Katzman puts it more bluntly: ``Most of our kids are wealthy,'' he told David Owen, author of ``None of the Above,'' the recent book disparaging standardized tests. ``Those are the kids who have an advantage to begin with. And we're moving them up another level.''
There are still people who think the SAT can lower the education ladder rather than pull it up. Tom Parker, assistant admissions director at Williams College, for example, thinks the test can still help applicants who don't have well-connected alumni in their corner. ``The only lobby they have is the SAT,'' he says. But even he is concerned that coaching raises ``real problems of socioeconomic importance.''
A new organization called FairTest, based in Cambridge, Mass., has been formed to confront these concerns. A number of schools have taken the fairness and other issues seriously enough to drop the SAT requirement. One of these is Bates College in Maine, which took this step last year. Bates had determined in its own case what a number of scholars have argued generally that the SAT isn't really an important gauge of how well a student is likely to do in college.

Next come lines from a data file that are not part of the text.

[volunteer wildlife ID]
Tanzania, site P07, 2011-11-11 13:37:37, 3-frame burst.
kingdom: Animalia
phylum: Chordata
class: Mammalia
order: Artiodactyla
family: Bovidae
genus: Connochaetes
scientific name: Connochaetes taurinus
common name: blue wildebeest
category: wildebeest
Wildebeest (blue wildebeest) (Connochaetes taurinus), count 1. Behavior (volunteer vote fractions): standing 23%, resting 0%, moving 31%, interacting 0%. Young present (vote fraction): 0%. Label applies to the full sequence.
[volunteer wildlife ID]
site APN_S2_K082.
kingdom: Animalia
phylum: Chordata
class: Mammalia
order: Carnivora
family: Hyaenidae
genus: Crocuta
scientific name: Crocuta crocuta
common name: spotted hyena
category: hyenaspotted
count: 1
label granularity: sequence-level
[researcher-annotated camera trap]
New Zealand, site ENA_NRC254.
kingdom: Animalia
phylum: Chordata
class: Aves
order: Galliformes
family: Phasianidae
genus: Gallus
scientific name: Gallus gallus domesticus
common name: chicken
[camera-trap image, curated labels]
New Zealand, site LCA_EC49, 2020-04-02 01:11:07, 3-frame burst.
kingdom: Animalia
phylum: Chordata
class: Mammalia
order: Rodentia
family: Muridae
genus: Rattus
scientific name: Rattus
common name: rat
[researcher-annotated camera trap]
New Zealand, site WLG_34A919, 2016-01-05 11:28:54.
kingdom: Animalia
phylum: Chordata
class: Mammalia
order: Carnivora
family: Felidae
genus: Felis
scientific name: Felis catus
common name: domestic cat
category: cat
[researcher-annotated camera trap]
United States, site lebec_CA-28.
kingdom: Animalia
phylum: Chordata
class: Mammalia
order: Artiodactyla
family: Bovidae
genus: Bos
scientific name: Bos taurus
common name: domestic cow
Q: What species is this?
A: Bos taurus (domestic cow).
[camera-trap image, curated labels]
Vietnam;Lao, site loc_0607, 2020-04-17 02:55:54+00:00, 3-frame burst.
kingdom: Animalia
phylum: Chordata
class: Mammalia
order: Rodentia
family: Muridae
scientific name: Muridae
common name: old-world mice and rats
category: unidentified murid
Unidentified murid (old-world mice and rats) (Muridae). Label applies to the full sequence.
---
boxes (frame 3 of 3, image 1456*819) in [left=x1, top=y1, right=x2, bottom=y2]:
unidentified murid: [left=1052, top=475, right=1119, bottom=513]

The Bates faculty was worried about using a test that rich kids could prepare for and poor kids could not. And admissions director William Hiss comes back to what is becoming a dominant concern of many. ``SATs were causing kids to misuse their time,'' he says. ``We [are] saying, `Don't spend 400 hours studying word analogies with Brother [Stanley] Kaplan. Read Shakespeare, Dickens; work in a soup kitchen.' ''
Even Katzman, who is doing very well by the SAT, says he could not agree more. ``I'd be delighted to teach real literature,'' he says.